8. Nobody Is Watching But You

This is a double-edged sword, of course.  It’s a good thing and a bad thing.

There’s nobody watching over you.  Nobody but yourself is aware of the half-hearted excuses you make for not writing on Wednesday, nor the unusually successful Thursday that follows.  Unless you actively seek feedback by sharing your scores the chances are good that your writing buddies are too busy writing to congratulate you when you hit a milestone.  This isn’t even like many other things in adult life, which have built-in feedback systems in place.  Paying your electricity bill is an example – sure, nobody might be watching you do it, but the differences between paying the bill and not are enforced by external forces; the power company either continues supplying you with electricity or they send you nasty letters, cut you off and send the debt collectors after you.

Because you have nobody but yourself to monitor your behaviour it’s up to you to supply the necessary impetus to do the right thing.  NaNoWriMo has no debt collectors.  You are your ultimate arbiter.  Hold yourself accountable – with simple truth, if nothing else.

‘Many things happened this month – but in the end I didn’t reach the word count simply because I didn’t keep writing.’

Or whatever works for you.

9. Live Your Life – Even During November

In the same way that there are things that cannot be put off, there are elements of your life that should not be delayed.

Don’t forget to live your life.  Hug your significant other.  Pat your cat.  Ring your Mum.  Take time out.  Smell the roses.  Go out with friends.  Watch your favourite TV show.  Make an awesome dinner.

These things aren’t evil and dedicating a bit of time to them doesn’t make you a bad writer.  Yes, you should keep writing, but no, you shouldn’t write to the exclusion of all else in your life.  Come up for air now and then.

10. It’s Not Just November

The adventure doesn’t stop when NaNoWriMo does.  Writing is not a short-term endeavour.

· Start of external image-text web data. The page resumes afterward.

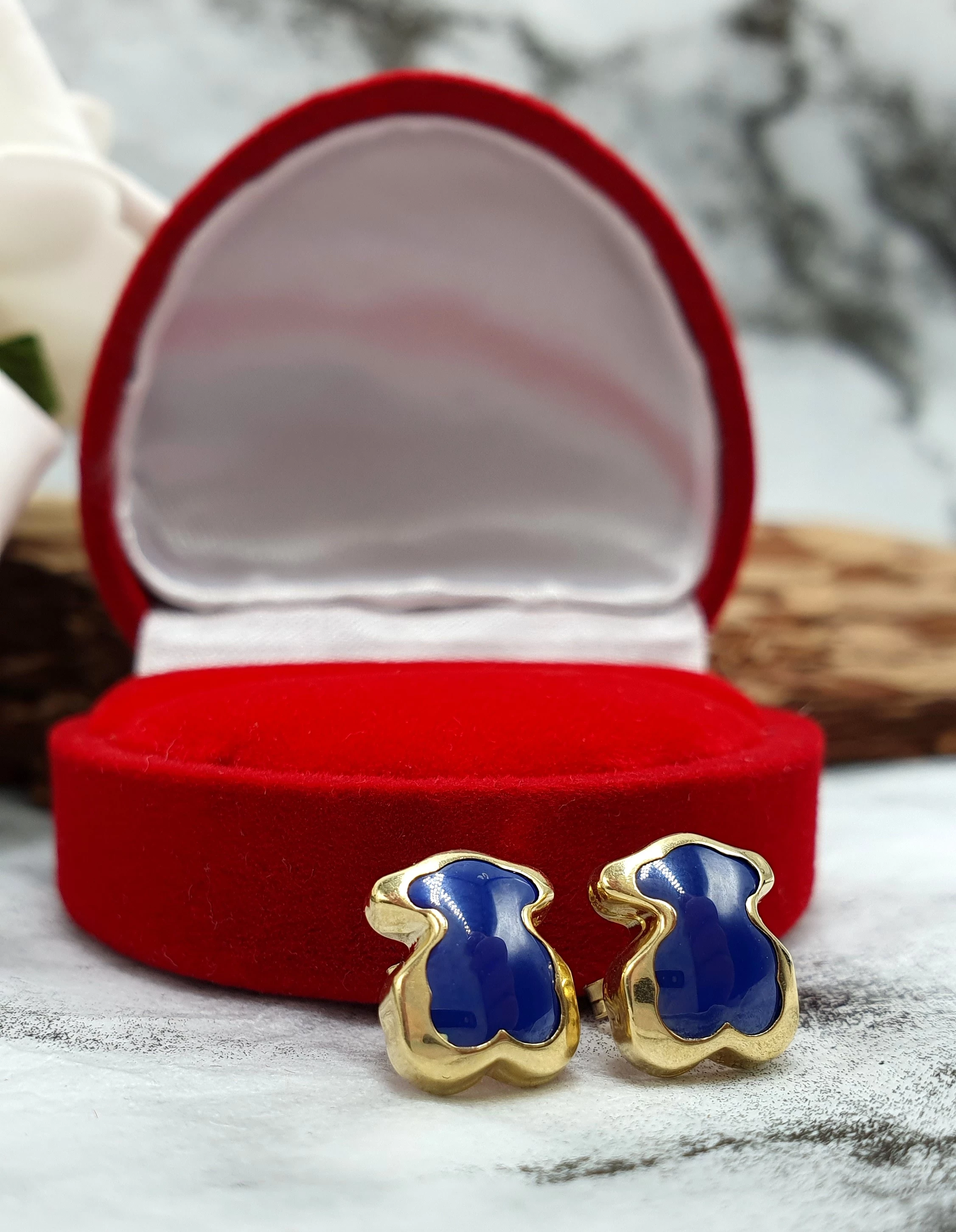 zlote-kolczyki-misie-granatowa-masa-31gr585-grunwaldzka-52-gdansk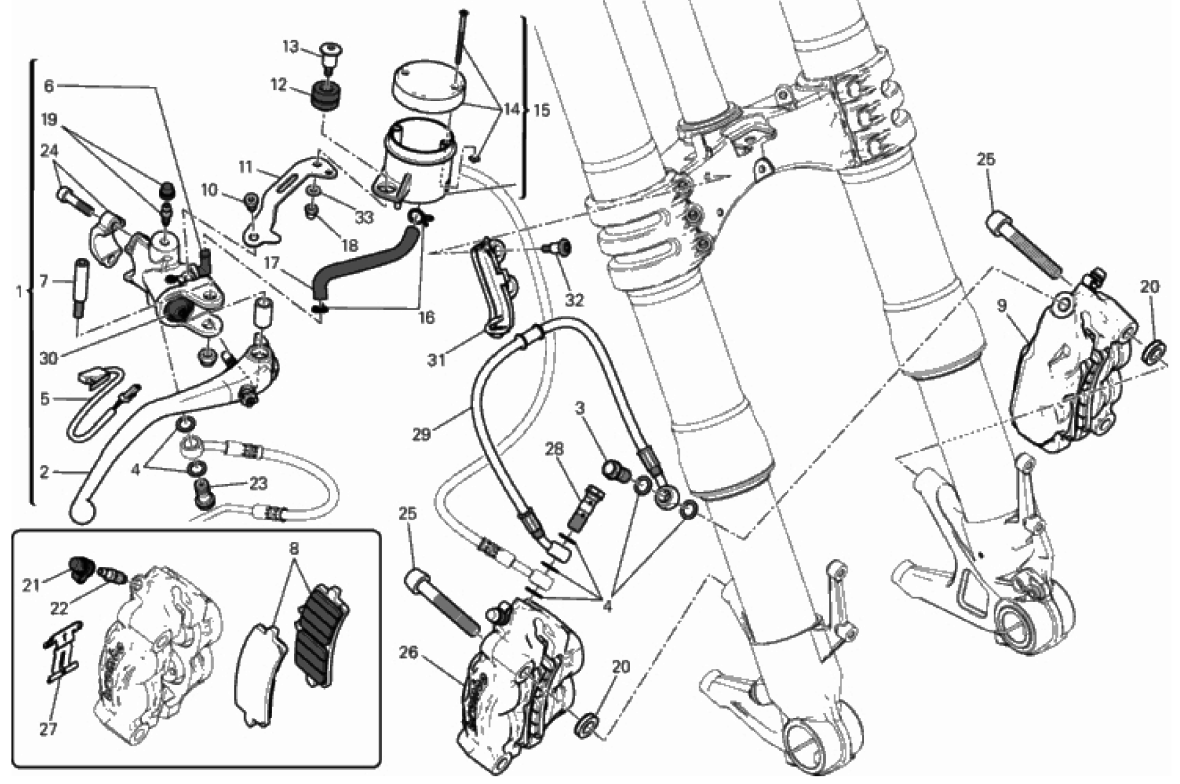 FRONT BRAKE SYSTEM 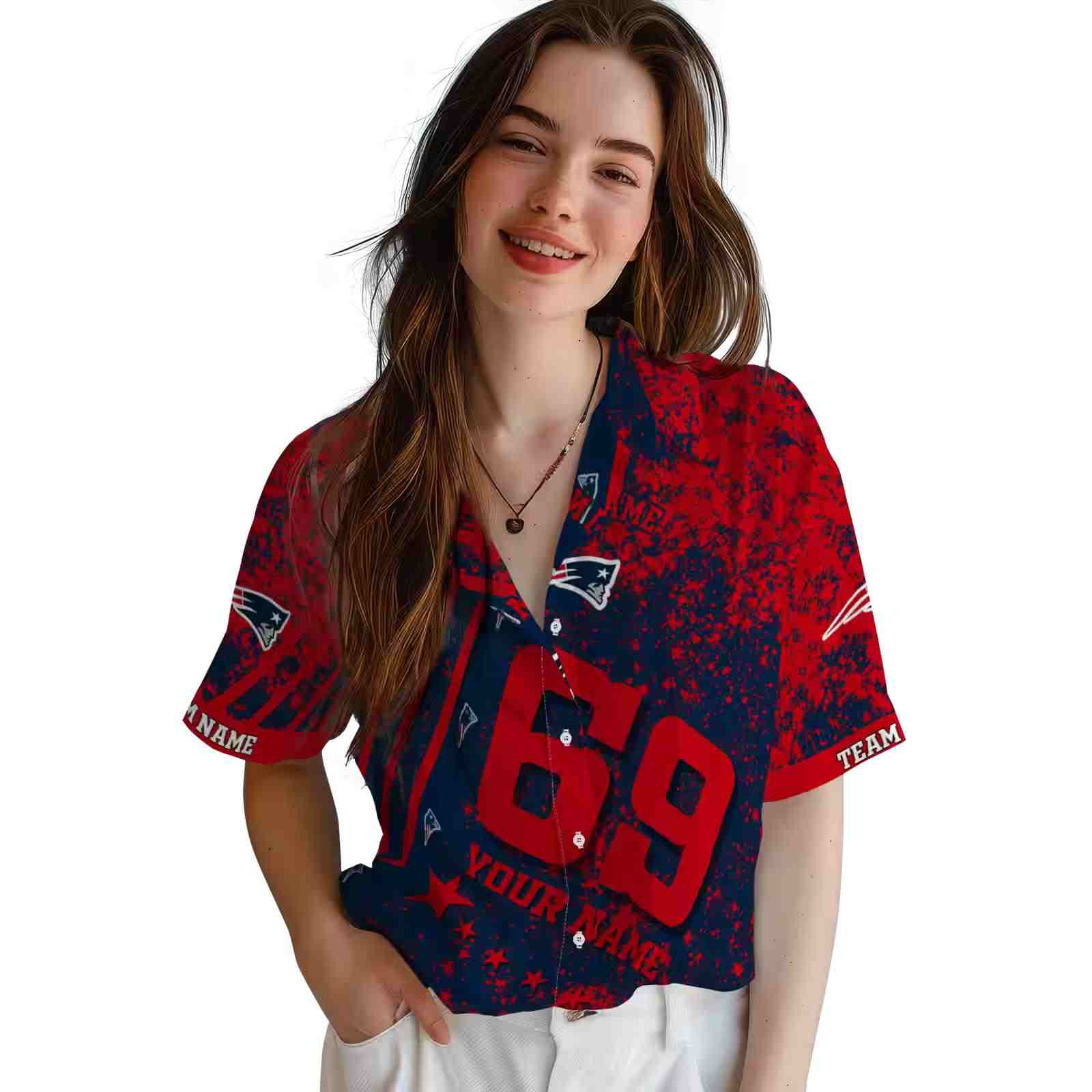 customized new england patriots star stripes blue hawaiian shirt latest model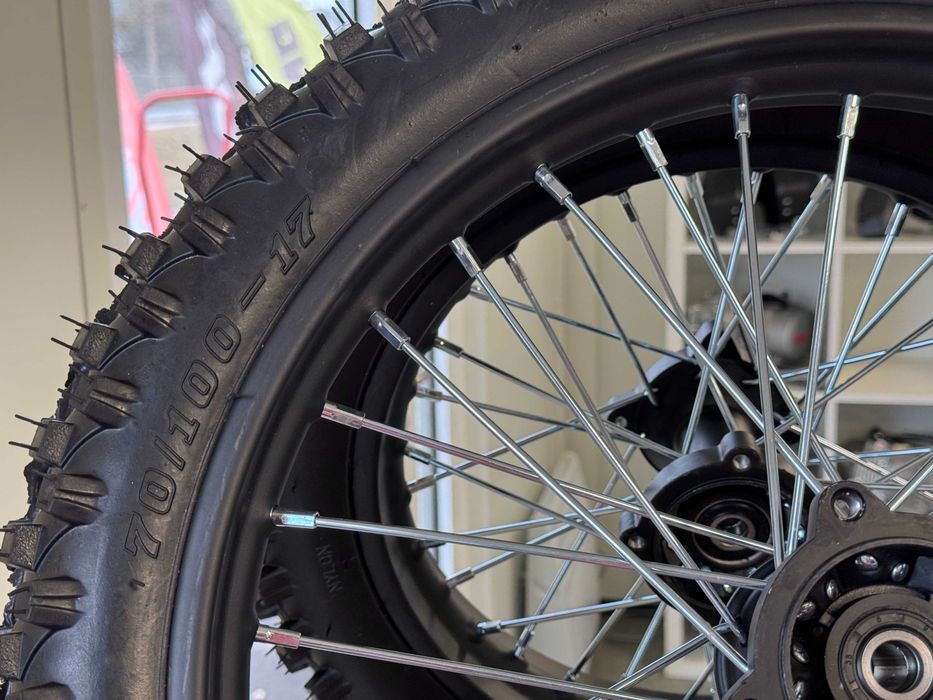 Pitbike Cross Koła 17/14 – komplet nowe z uszczelniaczami | 4xmoto.pl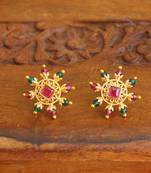 Designer gold plated studs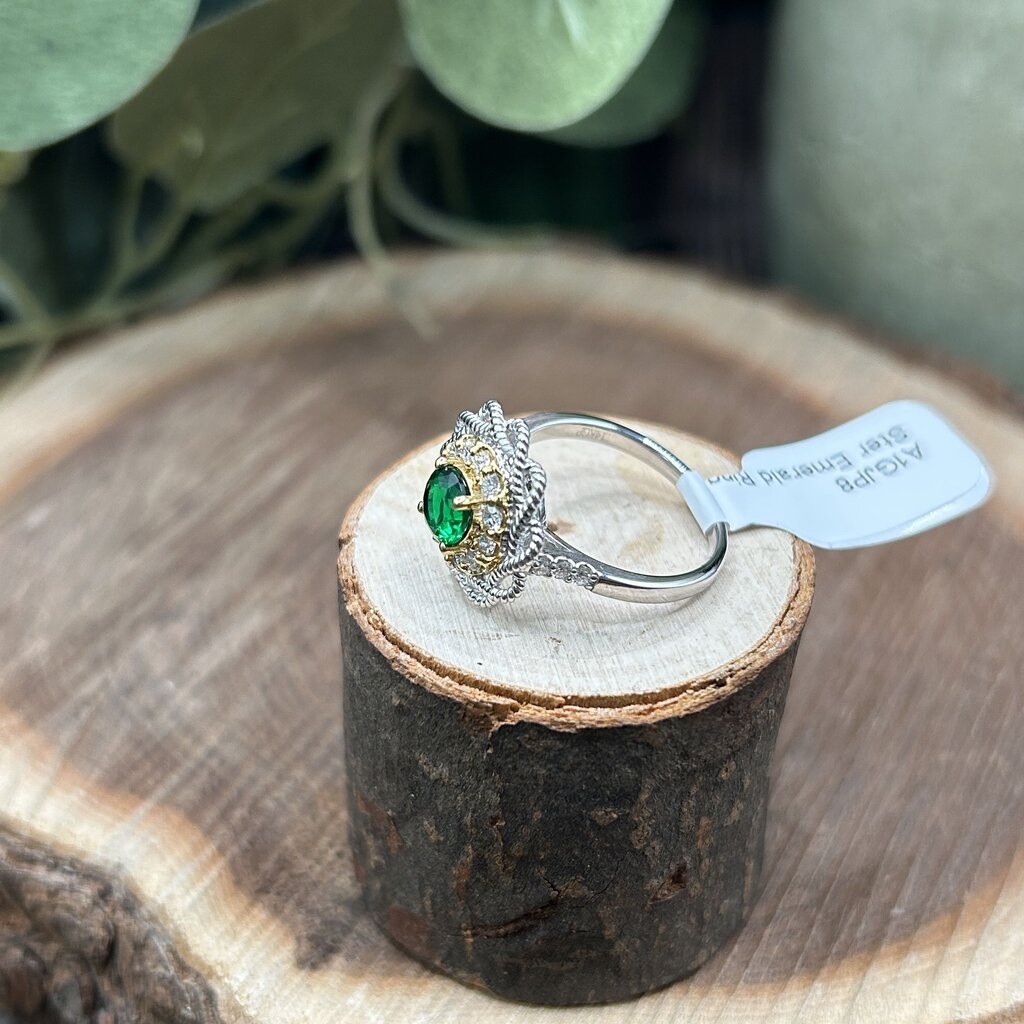 Sterling Emerald Ring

This is an important thing to note: if you intend to become a writer you will be at it for a long time – months or even years – before seeing a truly polished finished product.  Writing is not quite a marathon and definitely not a sprint.  It’s rarely even a relay race.  It’s a triathlon with spiked pits, hurdles and wild vipers along the way – but that doesn’t mean you shouldn’t be running it.

Don’t stop writing when November is over.  December is a busy month for anyone, of course, and the good habits you may have made during NaNoWriMo will probably be battered, bleeding and broken by the time January shows its face.  Nonetheless it’s up to you to keep writing however you can because it’s the only way your novel will get written and nobody else will do it for you.

 

Epilogue (or, TL;DR)

It’s true, I failed NaNo and I don’t really care.  It’s not the first time I’ve failed and I’ve still won more times than not.  but even if I hadn’t, there are people who’ve been doing this much longer than I who failed this year.

Ultimately I came out of it better than I went in – and that’s really the point of NaNoWriMo.  I have the strong start of a novel, I’ve learned some things, I’ve remembered other things.

All in all, I don’t see ‘failing’ NaNoWriMo to be a failure at all.  It’s a lesser win.